The model is released for research purposes only and is not intended for product or service deployment. Responsible AI considerations were incorporated throughout the development process, including data selection, model training, and evaluation.
The training data includes a combination of public, licensed, and internal datasets that were processed to remove clearly identifiable personal information and reduce harmful content where possible. However, as the data is largely sourced from web-scale collections, it may contain biases or uneven representation. As a result, the model may generate outputs that are inaccurate, biased, or inappropriate under certain prompts, including content that could be misleading or raise copyright or IP-related concerns.
Given these limitations, the model should be used in controlled research settings, with appropriate human oversight.

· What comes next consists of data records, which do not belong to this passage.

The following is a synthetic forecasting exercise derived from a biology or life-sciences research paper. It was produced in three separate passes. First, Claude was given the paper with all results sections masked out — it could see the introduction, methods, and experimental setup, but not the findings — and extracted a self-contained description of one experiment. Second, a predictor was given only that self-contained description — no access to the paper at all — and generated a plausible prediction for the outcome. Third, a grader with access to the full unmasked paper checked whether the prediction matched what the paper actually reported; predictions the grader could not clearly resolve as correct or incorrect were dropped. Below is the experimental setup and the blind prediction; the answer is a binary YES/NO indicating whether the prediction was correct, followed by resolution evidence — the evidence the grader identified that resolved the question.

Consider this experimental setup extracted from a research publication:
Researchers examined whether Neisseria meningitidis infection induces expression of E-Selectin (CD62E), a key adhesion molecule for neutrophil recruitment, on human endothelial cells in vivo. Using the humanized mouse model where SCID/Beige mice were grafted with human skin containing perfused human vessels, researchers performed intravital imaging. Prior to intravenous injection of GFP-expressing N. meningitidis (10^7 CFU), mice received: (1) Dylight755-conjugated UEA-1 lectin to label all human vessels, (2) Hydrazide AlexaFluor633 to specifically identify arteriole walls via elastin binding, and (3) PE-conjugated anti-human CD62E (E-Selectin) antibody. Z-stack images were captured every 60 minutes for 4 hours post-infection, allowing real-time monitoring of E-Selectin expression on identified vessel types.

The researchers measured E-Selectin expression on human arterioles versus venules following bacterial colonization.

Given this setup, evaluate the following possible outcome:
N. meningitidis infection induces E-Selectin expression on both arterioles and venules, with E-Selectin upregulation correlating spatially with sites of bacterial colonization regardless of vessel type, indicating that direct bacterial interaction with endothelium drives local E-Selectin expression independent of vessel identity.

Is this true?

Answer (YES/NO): NO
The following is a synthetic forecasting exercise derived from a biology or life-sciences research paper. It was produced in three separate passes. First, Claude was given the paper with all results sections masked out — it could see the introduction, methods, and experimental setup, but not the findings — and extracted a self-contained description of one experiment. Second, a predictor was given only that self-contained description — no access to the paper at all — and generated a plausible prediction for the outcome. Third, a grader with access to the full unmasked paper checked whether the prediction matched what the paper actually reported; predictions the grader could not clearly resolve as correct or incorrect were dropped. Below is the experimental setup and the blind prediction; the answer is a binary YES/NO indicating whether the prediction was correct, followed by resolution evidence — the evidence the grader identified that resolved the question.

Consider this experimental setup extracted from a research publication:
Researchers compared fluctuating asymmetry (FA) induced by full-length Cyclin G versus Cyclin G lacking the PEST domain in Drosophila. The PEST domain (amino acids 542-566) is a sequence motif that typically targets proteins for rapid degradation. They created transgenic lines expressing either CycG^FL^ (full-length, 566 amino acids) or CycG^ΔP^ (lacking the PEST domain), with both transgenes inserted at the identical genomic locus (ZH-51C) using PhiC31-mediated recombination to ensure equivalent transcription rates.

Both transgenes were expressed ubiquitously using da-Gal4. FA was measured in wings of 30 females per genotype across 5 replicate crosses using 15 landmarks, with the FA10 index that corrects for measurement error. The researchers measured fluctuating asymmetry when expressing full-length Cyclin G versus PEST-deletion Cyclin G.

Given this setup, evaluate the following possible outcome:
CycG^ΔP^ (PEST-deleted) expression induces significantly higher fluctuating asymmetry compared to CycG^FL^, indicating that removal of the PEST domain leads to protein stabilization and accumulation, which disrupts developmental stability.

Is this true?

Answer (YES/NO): YES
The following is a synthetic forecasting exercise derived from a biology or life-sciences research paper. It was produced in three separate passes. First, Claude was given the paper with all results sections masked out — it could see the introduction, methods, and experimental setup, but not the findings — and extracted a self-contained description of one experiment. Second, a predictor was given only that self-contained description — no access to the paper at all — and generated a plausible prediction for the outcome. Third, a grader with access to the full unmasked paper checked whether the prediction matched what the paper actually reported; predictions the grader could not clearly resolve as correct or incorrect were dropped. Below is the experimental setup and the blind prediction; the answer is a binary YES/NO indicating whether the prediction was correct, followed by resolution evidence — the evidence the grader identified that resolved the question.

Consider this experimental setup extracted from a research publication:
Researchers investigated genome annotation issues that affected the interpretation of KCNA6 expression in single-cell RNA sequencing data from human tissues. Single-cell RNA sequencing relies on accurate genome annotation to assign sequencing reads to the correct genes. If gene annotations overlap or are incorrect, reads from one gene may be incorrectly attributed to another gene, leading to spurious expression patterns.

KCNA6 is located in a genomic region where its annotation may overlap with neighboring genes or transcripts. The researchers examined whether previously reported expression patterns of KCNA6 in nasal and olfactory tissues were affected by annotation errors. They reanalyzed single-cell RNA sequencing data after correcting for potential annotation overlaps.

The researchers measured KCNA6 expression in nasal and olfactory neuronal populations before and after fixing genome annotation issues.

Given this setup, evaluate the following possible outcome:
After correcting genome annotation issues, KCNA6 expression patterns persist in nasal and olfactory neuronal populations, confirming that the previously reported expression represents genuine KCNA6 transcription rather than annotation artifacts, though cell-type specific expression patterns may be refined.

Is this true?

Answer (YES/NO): NO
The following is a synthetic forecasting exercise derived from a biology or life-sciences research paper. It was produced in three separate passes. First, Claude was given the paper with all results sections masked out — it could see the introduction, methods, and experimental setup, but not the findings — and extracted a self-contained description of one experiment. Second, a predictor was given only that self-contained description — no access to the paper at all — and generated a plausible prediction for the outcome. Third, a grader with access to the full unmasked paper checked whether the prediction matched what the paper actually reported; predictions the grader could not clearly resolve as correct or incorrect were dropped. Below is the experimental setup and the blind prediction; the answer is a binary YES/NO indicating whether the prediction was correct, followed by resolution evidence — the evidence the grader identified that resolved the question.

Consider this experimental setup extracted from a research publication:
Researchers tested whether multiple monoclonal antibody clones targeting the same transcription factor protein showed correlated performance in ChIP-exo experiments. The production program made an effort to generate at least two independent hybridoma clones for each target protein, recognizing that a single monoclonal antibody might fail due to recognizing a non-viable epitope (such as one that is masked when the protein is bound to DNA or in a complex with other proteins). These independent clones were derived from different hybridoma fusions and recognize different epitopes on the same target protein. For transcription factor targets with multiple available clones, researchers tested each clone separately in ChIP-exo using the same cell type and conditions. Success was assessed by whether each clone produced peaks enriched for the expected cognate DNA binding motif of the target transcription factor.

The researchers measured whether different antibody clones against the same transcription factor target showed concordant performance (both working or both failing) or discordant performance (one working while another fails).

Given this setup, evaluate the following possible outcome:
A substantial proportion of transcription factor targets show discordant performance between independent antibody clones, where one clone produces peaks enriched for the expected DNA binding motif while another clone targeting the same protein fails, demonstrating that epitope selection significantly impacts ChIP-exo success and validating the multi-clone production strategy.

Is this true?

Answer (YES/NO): YES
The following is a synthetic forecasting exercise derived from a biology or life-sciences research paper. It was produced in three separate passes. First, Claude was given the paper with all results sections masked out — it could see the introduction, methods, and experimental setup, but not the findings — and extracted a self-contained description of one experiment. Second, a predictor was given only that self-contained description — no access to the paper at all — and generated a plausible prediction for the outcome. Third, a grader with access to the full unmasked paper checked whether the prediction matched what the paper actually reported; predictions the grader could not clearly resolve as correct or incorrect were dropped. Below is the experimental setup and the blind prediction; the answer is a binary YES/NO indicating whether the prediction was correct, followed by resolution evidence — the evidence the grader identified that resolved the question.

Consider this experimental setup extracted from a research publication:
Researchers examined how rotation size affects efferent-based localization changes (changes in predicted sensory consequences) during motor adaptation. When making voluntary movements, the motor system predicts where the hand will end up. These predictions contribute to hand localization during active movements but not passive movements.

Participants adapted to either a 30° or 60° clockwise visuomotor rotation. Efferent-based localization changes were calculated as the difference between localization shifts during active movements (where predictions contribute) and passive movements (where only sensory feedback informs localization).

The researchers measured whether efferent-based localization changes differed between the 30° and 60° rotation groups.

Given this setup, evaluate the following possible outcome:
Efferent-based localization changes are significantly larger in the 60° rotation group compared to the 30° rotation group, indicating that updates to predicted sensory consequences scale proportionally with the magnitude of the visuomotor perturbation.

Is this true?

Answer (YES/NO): NO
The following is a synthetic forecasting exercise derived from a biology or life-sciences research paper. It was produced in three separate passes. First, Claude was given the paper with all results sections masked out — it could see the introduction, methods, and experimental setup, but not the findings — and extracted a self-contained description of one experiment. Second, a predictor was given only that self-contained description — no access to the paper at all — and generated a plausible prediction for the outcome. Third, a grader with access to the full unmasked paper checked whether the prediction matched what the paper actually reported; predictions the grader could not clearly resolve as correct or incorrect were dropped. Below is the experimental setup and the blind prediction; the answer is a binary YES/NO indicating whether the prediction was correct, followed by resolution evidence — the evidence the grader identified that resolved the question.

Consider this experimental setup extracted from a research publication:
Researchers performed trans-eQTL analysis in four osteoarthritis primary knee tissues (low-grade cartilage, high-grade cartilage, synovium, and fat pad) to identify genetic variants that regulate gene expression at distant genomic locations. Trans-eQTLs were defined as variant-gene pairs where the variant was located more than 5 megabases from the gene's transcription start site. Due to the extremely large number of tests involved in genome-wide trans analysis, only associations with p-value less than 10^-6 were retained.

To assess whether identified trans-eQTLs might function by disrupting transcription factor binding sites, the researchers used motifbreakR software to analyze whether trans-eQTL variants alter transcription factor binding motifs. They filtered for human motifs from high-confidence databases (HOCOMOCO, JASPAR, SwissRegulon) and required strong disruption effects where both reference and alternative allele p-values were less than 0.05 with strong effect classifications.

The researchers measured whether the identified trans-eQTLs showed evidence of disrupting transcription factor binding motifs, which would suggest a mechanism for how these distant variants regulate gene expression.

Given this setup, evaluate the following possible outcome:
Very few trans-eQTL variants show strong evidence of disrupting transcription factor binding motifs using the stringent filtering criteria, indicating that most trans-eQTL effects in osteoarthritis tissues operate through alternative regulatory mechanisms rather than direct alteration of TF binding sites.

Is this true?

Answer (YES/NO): NO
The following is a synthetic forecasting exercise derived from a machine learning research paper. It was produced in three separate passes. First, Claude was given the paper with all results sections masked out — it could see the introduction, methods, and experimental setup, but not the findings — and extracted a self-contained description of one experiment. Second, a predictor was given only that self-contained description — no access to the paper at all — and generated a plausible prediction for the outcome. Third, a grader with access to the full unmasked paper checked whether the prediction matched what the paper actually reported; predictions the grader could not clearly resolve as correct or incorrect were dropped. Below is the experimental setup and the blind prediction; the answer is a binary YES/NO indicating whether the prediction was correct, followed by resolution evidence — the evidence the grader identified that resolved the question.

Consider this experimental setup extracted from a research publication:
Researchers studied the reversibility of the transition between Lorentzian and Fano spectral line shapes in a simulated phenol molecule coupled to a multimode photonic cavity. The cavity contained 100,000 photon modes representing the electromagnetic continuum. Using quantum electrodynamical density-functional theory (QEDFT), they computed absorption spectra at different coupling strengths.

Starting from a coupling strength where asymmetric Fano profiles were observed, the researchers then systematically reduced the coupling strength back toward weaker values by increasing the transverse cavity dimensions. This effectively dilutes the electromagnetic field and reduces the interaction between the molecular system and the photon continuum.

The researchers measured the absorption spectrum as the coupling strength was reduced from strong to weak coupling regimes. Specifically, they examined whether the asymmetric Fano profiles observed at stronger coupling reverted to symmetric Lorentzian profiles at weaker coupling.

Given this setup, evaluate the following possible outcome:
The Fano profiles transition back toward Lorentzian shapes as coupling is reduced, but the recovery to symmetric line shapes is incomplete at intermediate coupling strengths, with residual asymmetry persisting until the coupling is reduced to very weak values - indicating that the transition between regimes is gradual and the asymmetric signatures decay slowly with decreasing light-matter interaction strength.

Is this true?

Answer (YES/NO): YES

Downstream users are responsible for applying additional safeguards, such as content moderation, validation, and compliance checks, before using the model in broader applications.

## Privacy

This project does not collect any usage data. For more information, see the [Microsoft Privacy Statement](https://go.microsoft.com/fwlink/?LinkId=521839).

## License

This project is released under the [MIT License](LICENSE).